[Saved entries]
......

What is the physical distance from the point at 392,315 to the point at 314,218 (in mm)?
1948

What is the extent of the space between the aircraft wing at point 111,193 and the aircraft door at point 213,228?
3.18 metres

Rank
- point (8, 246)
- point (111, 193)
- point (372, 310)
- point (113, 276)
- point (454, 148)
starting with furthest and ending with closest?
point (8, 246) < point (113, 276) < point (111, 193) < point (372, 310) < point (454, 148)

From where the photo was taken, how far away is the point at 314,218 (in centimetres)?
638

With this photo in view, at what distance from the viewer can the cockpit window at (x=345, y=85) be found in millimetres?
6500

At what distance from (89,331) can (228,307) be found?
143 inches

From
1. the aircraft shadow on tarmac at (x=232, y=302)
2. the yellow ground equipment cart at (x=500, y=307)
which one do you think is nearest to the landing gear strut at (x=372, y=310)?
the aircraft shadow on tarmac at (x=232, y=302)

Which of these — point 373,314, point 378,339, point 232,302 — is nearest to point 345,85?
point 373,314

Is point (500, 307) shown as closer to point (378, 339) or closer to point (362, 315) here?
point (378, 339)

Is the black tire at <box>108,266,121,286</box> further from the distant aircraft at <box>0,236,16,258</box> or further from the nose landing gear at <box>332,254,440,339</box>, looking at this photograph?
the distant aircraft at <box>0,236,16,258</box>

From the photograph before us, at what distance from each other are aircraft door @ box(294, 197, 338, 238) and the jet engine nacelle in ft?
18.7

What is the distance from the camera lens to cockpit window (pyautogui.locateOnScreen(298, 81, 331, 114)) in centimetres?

......

== WHAT THE TASK ASKS ==
Reproduce the lines of the saved entries word for word, starting at the line that contains "With this photo" and ending with the last of the items.

== TASK RESPONSE ==
With this photo in view, at what distance from the viewer can the cockpit window at (x=345, y=85) be found in millimetres?
6500

At what distance from (89,331) can (228,307) be found?
143 inches

From
1. the aircraft shadow on tarmac at (x=232, y=302)
2. the yellow ground equipment cart at (x=500, y=307)
which one do you think is nearest to the landing gear strut at (x=372, y=310)?
the aircraft shadow on tarmac at (x=232, y=302)

Which of these — point 373,314, point 378,339, point 232,302 — is nearest to point 345,85?
point 373,314

Is point (500, 307) shown as closer to point (378, 339) or closer to point (362, 315) here?
point (378, 339)

Is the black tire at <box>108,266,121,286</box> further from the distant aircraft at <box>0,236,16,258</box> or further from the nose landing gear at <box>332,254,440,339</box>, looking at this photograph?
the distant aircraft at <box>0,236,16,258</box>

From the photograph before us, at what distance from each other are aircraft door @ box(294, 197, 338, 238) and the jet engine nacelle in ft?
18.7

What is the distance from the camera lens to cockpit window (pyautogui.locateOnScreen(298, 81, 331, 114)) in centimetres?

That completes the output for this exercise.